Mutat Res 1999 Jul;437(1):51-60
Mismatch repair is diminished during stationary-phase mutation.

Harris RS, Feng G, Ross KJ, Sidhu R, Thulin C, Longerich S, Szigety SK, Hastings PJ, Winkler ME,Rosenberg SM.

Department of Molecular Biophysics and Biochemistry, Yale University, New Haven, CT, USA.

This paper is an invited Response to a recent Commentary [P.L. Foster, Rev. Mut. Res. 436 (1999) 179-184] entitled "Are adaptive mutations due to a decline in mismatch repair? The evidence is lacking". The Commentary argues that no evidence exists supporting the idea that mismatch repair is limiting specifically during stationary-phase mutation.
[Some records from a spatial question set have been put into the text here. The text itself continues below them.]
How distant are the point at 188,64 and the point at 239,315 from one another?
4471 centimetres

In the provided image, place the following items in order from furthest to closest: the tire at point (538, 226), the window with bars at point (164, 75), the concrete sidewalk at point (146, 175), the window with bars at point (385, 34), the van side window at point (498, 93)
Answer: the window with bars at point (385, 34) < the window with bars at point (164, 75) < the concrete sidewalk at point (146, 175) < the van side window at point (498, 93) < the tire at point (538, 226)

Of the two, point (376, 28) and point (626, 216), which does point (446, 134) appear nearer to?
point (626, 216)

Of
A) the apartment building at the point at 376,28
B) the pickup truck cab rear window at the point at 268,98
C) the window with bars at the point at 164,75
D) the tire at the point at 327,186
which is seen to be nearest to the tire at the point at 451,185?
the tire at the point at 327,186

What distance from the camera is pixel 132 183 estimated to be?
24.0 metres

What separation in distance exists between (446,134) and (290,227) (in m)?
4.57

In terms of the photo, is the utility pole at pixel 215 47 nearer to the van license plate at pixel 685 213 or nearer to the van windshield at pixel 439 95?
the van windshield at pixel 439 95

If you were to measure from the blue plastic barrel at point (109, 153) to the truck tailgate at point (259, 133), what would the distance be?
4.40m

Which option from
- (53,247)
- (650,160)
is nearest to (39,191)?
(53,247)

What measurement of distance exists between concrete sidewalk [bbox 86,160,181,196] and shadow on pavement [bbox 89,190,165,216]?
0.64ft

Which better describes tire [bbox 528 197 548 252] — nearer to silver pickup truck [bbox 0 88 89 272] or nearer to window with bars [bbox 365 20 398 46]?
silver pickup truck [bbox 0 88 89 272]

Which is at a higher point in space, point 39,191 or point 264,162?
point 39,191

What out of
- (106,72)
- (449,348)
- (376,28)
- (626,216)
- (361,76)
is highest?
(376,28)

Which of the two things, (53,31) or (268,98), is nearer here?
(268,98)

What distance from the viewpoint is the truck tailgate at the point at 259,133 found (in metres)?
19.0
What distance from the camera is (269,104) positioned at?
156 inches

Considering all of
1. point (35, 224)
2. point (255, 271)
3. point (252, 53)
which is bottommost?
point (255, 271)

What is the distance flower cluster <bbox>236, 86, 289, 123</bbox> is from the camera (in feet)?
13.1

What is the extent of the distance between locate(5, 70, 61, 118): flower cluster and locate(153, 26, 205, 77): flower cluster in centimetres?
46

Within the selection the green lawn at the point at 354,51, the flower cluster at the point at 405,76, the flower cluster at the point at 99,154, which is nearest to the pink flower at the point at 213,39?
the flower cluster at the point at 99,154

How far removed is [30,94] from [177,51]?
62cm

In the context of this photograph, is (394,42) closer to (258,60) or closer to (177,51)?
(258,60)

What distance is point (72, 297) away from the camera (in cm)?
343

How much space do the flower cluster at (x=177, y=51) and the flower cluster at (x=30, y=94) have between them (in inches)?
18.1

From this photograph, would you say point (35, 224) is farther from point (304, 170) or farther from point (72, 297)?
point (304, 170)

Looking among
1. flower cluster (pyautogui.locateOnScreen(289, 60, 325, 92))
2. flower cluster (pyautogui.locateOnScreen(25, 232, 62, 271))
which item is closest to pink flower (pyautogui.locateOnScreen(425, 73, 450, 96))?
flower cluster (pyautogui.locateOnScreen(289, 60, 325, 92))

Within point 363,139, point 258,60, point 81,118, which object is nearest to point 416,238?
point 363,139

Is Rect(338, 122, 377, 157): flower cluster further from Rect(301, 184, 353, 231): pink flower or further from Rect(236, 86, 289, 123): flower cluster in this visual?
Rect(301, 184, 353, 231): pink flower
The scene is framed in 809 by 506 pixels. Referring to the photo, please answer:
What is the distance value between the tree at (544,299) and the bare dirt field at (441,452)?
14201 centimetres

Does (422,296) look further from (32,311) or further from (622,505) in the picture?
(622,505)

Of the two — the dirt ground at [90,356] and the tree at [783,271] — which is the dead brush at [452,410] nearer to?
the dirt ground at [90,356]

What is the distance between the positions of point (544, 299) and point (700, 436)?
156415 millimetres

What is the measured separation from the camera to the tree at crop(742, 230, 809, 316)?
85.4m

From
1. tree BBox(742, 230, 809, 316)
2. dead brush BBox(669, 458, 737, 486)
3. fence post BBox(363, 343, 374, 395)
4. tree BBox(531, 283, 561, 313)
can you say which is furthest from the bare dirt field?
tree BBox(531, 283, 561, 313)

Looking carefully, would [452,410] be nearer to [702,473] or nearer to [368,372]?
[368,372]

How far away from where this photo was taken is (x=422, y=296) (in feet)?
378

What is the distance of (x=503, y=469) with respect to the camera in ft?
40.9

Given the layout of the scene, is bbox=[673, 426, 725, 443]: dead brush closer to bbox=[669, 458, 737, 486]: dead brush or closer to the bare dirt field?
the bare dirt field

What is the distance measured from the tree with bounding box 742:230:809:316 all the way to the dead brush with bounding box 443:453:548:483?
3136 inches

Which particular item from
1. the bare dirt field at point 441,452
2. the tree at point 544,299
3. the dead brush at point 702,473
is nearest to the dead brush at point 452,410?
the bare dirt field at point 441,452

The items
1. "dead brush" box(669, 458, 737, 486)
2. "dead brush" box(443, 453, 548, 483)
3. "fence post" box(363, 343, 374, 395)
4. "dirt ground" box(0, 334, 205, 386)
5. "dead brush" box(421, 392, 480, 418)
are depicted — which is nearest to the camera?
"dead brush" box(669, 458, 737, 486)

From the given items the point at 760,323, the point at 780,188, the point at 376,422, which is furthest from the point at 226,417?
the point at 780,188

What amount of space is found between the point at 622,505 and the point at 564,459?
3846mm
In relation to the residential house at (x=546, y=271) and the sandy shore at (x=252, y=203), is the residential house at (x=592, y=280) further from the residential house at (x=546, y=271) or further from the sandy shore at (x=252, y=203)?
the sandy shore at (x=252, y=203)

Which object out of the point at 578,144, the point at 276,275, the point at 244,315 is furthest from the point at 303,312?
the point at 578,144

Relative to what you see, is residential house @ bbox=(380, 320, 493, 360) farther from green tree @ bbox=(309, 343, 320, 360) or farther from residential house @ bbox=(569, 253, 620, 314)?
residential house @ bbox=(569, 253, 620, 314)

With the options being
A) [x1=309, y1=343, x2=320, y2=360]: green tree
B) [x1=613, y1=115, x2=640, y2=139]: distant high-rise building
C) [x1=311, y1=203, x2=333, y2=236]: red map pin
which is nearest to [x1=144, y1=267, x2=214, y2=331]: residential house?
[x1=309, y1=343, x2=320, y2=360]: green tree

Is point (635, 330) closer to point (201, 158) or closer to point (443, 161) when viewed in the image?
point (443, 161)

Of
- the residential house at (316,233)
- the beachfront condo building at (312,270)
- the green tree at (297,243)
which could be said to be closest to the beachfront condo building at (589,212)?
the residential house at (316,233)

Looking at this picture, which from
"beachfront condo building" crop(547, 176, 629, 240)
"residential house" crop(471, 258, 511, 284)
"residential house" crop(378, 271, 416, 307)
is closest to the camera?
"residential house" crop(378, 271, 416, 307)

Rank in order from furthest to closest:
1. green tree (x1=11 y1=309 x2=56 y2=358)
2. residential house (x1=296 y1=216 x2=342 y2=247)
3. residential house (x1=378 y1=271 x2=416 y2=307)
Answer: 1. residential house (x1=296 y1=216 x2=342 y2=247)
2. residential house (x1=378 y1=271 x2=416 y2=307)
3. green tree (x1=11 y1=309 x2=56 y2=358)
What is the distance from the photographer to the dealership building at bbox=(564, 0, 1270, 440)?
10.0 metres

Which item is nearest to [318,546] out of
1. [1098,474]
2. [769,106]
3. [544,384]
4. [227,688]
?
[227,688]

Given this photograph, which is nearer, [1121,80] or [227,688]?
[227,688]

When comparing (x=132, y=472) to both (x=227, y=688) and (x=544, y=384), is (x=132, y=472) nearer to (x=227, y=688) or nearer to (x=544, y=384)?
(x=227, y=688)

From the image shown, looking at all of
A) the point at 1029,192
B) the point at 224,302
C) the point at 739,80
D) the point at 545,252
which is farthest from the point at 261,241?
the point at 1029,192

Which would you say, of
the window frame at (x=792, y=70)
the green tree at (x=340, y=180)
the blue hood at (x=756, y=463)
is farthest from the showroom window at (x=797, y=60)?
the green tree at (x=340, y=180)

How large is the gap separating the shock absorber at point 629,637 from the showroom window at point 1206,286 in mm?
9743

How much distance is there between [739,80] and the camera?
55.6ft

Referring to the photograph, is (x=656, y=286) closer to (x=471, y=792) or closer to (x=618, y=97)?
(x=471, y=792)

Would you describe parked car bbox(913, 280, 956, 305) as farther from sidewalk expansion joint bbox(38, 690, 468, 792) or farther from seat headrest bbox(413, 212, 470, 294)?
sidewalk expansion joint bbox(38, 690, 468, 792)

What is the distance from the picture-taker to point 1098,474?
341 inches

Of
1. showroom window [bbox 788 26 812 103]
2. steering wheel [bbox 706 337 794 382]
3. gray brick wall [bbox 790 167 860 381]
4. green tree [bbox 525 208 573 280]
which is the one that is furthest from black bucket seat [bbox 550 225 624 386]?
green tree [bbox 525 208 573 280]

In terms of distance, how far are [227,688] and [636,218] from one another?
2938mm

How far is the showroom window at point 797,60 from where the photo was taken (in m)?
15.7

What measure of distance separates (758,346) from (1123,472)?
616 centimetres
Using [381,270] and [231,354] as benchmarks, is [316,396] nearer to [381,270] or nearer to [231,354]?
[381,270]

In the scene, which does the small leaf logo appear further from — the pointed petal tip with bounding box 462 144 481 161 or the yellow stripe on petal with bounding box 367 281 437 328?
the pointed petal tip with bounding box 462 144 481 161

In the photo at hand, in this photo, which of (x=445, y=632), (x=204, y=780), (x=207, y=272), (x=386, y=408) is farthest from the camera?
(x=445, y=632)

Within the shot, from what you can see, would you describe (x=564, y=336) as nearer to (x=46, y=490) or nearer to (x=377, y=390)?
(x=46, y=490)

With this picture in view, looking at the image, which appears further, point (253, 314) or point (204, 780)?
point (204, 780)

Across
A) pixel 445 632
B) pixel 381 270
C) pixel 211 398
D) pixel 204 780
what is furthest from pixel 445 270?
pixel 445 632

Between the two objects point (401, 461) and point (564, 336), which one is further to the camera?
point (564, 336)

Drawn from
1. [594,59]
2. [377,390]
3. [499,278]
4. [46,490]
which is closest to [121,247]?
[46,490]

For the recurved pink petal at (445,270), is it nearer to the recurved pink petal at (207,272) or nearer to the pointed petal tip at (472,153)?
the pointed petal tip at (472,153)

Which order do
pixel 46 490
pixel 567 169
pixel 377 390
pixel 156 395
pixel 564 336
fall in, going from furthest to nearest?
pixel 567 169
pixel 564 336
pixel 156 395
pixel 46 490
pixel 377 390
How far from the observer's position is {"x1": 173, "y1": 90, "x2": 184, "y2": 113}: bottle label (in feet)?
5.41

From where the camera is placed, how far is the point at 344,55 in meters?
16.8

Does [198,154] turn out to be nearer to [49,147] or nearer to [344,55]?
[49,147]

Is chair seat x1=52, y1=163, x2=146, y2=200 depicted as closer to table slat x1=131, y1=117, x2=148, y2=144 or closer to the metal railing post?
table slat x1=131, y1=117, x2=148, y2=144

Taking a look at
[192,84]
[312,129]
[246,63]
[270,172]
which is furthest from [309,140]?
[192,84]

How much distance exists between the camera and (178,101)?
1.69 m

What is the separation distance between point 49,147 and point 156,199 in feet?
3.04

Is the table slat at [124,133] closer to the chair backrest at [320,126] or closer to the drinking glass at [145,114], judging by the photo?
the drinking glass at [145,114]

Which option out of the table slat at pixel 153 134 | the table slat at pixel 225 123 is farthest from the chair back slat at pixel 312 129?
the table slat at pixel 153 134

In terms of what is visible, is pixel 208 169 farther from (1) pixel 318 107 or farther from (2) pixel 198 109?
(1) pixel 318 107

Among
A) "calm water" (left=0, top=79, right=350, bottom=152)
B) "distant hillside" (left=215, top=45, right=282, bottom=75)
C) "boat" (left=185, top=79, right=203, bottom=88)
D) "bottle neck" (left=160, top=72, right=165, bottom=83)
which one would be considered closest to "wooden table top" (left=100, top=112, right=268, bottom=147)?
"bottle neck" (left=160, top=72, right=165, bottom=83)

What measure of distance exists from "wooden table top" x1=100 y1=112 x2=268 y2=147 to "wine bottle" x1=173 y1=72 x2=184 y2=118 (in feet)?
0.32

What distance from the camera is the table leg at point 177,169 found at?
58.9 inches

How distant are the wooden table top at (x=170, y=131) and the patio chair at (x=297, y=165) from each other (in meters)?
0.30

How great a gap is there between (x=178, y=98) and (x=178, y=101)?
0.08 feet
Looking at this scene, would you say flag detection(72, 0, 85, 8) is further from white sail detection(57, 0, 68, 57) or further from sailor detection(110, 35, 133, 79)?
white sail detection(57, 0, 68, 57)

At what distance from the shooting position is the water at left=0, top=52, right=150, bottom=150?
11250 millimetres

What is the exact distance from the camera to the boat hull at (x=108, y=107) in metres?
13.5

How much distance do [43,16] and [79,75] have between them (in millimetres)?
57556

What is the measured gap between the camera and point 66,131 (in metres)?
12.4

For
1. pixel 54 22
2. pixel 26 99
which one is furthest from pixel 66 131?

A primary concern of the author is to question the method that we used previously to measure growth-dependent mutation. In this method, mutation rates are calculated using counts of mutant colonies taken at times when those colonies arise, rather than at a predetermined, fixed time. Here we show further data that illustrate why this must be done to ensure accurate mutation measurements. Such accuracy was necessary for our published determination that mismatch repair proteins are not limiting during growth-dependent mutation, but become so during stationary-phase mutation. We review the evidence supporting the idea that stationary-phase reversion of a lac frameshift mutation occurs in an environment of decreased mismatch repair capacity. Those data are substantial. The data presented in the Commentary, in apparent contradiction to this idea, do not justify the conclusion presented there. Copyright 1999 Elsevier Science B.V.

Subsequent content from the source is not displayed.